EDITOR’S NOTE: Many of our blog posts address “big picture” issues, such as ensuring a successful eCommerce launch, selecting an eCommerce solution, or integrating your CMS with an eCommerce solution. But it’s always fun to change things up and look at issues from new perspectives. There are lots of people here at ten24 who are responsible for making the magic happen every day. From time to time, we’re going to hand them the mic and ask them to talk about the issues that are near and dear to them. Everyone in this company has unique talents, strengths, and insights – we hope you’ll enjoy learning a little more about the topics that our team members are so passionate about.
Today’s post is based on a discussion we had with Ryan Marchand, Lead Developer/Slatwall, and Chris Kundrat, Application Developer/Slatwall backend.
When Marchand and Kundrat start working on a client’s integration, one of the first challenges they address isn’t about actual technology per se – it’s more about observing how that technology behaves in the client’s environment. They refer to it as cultural, or tribal, knowledge, and it’s important to get a handle on that knowledge in order for them to do their jobs effectively. As Marchand explains, “The client’s documentation might say that the systems act one way, but in reality those systems act completely differently. If you’re living with the systems day-in, day-out, as the client does, then you’re already aware of that – it’s part of your organization’s cultural knowledge. But if you’re an outsider who’s relying solely on the documentation that you’ve been given, you’d have no clue about that disparity.”
Before Marchand and Kundrat can roll up their sleeves and start programming, they must understand and acquire a client’s tribal knowledge so they know exactly what they’ll be dealing with as they prepare to integrate with that organization’s technology. And that leads us conveniently to the next hot-button item on their list.
Both men agree that in addition to mastering technology, they need to have what they refer to as some essential “soft skills” – and writing documentation is one of them. So what, exactly, does good documentation consist of? According to Marchand and Kundrat, you don’t want to write exactly the same thing that the code’s saying. Rather, documentation should be current and should provide a clear path for people to understand the technology they’ll be using. This requires striking a certain balance: If the documentation paints too broad a stroke, then nobody will be able to understand it. But if it’s too encyclopedic, people will never bother to read it. Says Kundrat, “The key is to write the documentation in such a way that you don’t need to be super tech-savvy to get through it.”
These could be considered soft skills as well, but they’re mission-critical when they’re tied to technology integration. The tools that Marchand and Kundrat use in their jobs are constantly migrating and changing. That means they (in addition to everyone else at ten24) have to stay on top of industry trends, monitor developments, and learn new programs, languages, and applications. There’s no such thing as a “typical day” for a developer, and that’s part of the reason they love what they do.
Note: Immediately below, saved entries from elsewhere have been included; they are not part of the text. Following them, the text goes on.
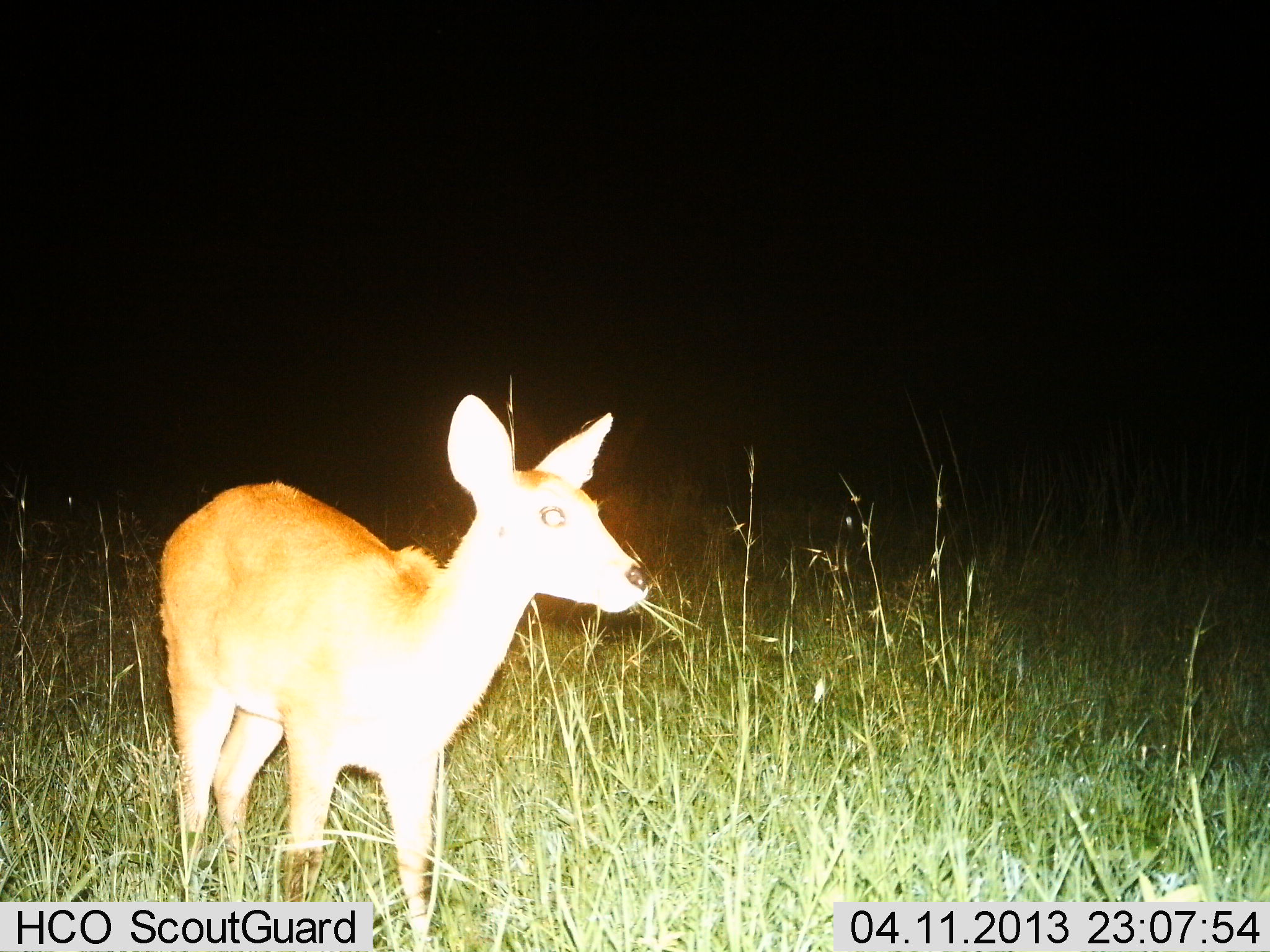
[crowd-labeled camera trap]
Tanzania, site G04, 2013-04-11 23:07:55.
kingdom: Animalia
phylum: Chordata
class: Mammalia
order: Artiodactyla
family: Bovidae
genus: Redunca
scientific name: Redunca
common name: reedbuck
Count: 1.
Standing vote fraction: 85%.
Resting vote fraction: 0%.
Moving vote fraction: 12%.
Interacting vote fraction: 0%.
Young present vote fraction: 0%.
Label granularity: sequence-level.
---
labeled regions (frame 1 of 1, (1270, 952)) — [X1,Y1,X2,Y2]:
animal: [157,392,656,950]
It would be easy – and wrong – to assume that developers hide themselves away in a back room somewhere working on technology. The reality is that they need to be in constant contact with their clients, especially with the client’s technical lead. Everything from making an initial proposal and reviewing documentation to coding, testing, and validating is based on timely and clear communication. Without it, everything else falls apart.
“We programmers recognize and look for coding patterns all day long,” Marchand says. “It’s what we do. If we can see one code pattern or shape in one place, we’ll expect to see the same thing in another area.” Recognizing convention and taking advantage of it makes it easier to code, scale, and maintain. For example, Marchand and Kundrat might observe that a pattern of code works just as well for products as it does for orders, so they’ll write something that works for both. This is especially important with a large integration that has many processes that stand on the shoulders of the processes underneath them. Of course, you can’t just change or eliminate code in one place without understanding how that will affect and impact the rest of the system. But if you can make a change that supports a number of functions, then you can expect those functions to behave in a similar way. Abstracting things and making them reusable makes everyone’s lives easier.
Both developers advise that when it comes to an integration, stability is a far bigger priority than performance is. That’s because the latest bells and whistles are no good if a system keeps crashing. Marchand and Kundrat are huge proponents of testing and validating what they build early on. They’ll perform domain/unit testing, which involves writing automation to test individual pieces of code. The benefits of this automated testing include not only better “code coverage” but it can also be completed faster and more frequently. But they’ll also perform end-to-end testing manually, (where many different operations are taking place simultaneously).
Identifying what they want to happen makes it easier for them to address the issue of bugs and error messages. As Kundrat notes, “There’s nothing worse than getting an ambiguous error message, especially the dreaded 500 Error. That’s the worst one of all. It doesn’t tell you anything helpful. If something breaks, you want a specific message about why it happened so you can refactor it with fewer bugs.”
Marchand and Kundrat freely admit that to the ears of non-developers, much of what they talk about can sound like a foreign language. “We’re basically like the archaeologists who worked on the Rosetta Stone,” Marchand jokes. “They tried to piece everything together so it made sense. We do the same kind of thing with technology integration, because we have to import and migrate information from a client’s legacy system and make it compatible with ten24’s system. The systems need to be able to talk to and understand each other – that’s at the core of what we do.”